• TASKS:
(1) Answer these questions from the passage on making RAID disks bootable:
(a) What should the root entry in /etc/lilo.conf be set to?
(b) What name does grub give the first disk?
(c) What must the initrd file system contain for the root file system to boot?
(2) How would the passage on making RAID disks bootable with lilo and grub go on after its final sentence? Write the next part.

• PASSAGE TO READ:
-- -- --
Remember to have the root entry in /etc/lilo.conf set to root=/dev/md1 and have the root partition set to /dev/md1 in /etc/fstab

Make each of the disks bootable by lilo:

  lilo -b /dev/sda
  lilo -b /dev/sdb

Do this with /dev/md1 mounted on /boot - and kernel, intird etc moved to the /boot file system. This method also allows us to use a raid type for the root file system, which is not necessarily raid1.


Make each of the disks bootable by grub

Grub has a naming scheme where it calls the first disk for hd0, also disks that are known in the file sysetm as /dev/sda and the like. hd0 is always the disk that grub boots from, therefore it is neccessary to rename each of the alternate boot devices via the 'device' command in the following script.

Here is a script to install grub on the Master Boot Record (MBR) of 2 disks: sda, sdb:

  grub --no-floppy <<EOF
  root (hd0,1)
  setup (hd0)
  device (hd0) /dev/sdb
  root (hd0,1)
  setup (hd0)

The root file system

Note that booting the root file system requires that the initrd file system has the required drivers for the SATA disk controllers and the raid types, and this is not standard for all initrd files, even for some of the biggest distributions. You may need to build your own initrd.
-- -- --
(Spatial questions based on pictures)
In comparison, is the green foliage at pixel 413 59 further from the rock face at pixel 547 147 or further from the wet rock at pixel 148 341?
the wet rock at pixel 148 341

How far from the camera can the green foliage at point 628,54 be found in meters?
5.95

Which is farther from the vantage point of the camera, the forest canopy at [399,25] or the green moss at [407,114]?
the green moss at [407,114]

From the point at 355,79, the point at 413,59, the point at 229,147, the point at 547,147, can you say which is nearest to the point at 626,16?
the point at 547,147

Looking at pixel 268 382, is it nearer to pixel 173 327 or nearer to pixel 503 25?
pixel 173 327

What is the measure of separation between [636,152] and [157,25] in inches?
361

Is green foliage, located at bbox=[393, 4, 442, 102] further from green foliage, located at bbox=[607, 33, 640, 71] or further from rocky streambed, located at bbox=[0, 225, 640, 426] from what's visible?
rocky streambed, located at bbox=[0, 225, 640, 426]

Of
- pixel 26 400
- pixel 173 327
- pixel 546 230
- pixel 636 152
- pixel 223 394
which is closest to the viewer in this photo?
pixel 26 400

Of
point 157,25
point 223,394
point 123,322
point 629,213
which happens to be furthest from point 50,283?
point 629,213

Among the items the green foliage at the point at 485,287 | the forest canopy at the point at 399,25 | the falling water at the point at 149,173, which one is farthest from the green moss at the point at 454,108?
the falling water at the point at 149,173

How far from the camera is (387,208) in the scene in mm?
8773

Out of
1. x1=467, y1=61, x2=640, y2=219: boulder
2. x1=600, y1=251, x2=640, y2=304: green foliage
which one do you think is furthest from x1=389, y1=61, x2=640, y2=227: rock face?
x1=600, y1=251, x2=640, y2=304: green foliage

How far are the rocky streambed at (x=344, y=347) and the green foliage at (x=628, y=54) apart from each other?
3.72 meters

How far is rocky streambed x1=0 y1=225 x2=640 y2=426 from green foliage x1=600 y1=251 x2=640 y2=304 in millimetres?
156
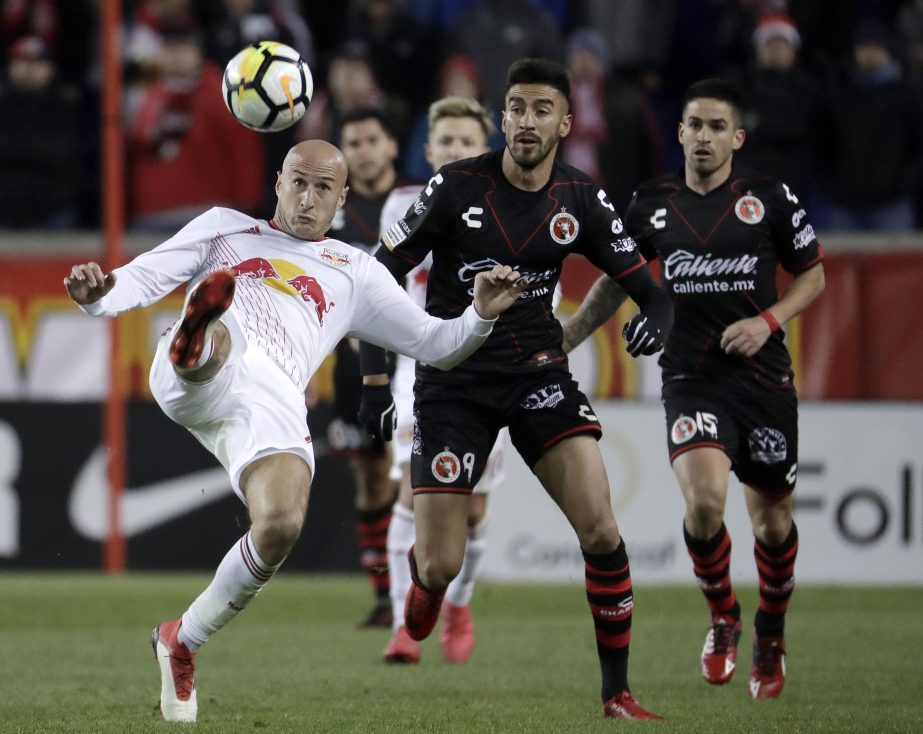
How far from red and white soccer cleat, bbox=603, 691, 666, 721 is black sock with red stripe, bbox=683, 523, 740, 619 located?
105cm

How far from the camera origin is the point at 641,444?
11.7 m

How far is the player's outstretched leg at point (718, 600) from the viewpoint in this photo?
7.14 m

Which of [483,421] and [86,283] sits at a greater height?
[86,283]

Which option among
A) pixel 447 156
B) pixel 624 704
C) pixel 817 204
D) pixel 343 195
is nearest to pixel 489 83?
pixel 817 204

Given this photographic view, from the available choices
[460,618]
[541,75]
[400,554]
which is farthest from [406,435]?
[541,75]

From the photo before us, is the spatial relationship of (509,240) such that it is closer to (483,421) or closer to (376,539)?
(483,421)

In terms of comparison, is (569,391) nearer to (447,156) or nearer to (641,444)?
(447,156)

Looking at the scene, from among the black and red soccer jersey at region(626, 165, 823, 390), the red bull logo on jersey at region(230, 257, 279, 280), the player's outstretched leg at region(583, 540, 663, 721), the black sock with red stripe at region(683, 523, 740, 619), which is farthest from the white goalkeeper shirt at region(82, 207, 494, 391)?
the black sock with red stripe at region(683, 523, 740, 619)

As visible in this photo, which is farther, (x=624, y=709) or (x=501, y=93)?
(x=501, y=93)

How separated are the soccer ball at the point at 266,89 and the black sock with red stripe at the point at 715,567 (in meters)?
2.40

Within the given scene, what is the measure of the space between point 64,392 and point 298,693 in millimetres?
5873

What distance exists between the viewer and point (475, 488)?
811cm

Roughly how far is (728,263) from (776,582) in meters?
1.38

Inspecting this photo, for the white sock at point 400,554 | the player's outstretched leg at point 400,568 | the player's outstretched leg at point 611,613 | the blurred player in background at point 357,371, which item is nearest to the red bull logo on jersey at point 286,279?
the player's outstretched leg at point 611,613
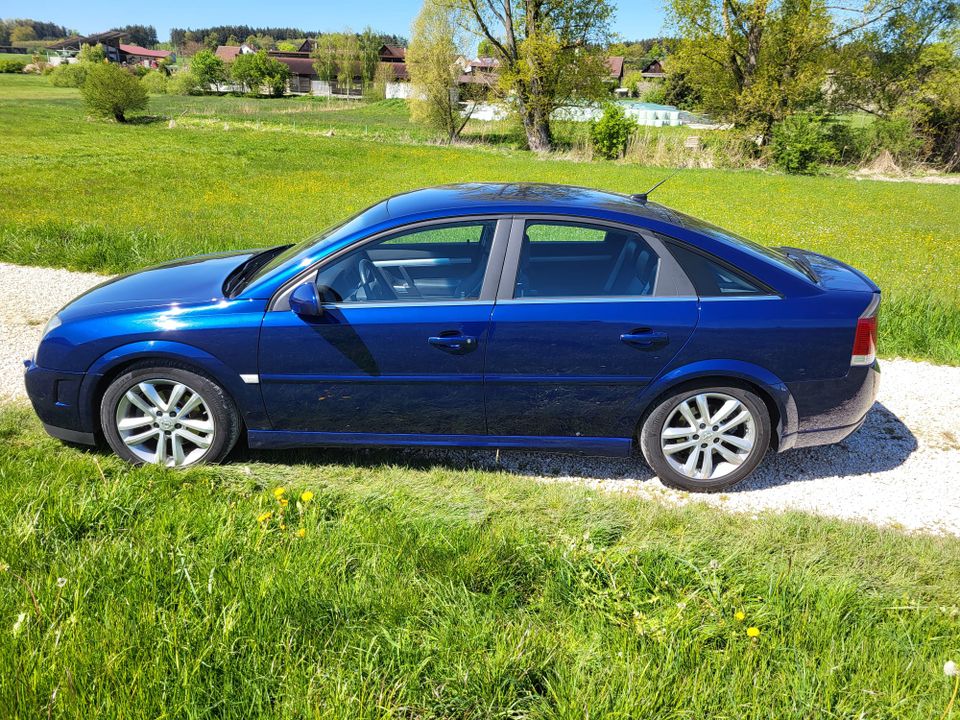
-- -- --
• FINAL RESULTS:
(1)
(a) root=/dev/md1
(b) hd0
(c) The required drivers for the SATA disk controllers and the raid types.

(2)
Here is an initrd 'init' script modified from a file generated with mkinitrd, sata.nv and sata_sil are the drivers for two sata controllers:

 echo "Loading linear.ko module"
 insmod /lib/linear.ko
 echo "Loading multipath.ko module"
 insmod /lib/multipath.ko
 echo "Loading raid0.ko module"
 insmod /lib/raid10.ko
 echo "Loading xor.ko module"
 insmod /lib/xor.ko
 echo "Loading raid5.ko module"
 insmod /lib/raid5.ko
 echo "Loading raid6.ko module"
 insmod /lib/raid6.ko
 echo "Loading jbd.ko module"
 insmod /lib/jbd.ko
 echo "Loading ext3.ko module"
 insmod /lib/ext3.ko
 echo "Loading scsi_mod.ko module"
 insmod /lib/scsi_mod.ko
 echo "Loading sd_mod.ko module"
 insmod /lib/sd_mod.ko
 echo "Loading libata.ko module"
 insmod /lib/libata.ko
 echo "Loading sata_nv.ko module"
 insmod /lib/sata_nv.ko
 echo "Loading sata_sil.ko module"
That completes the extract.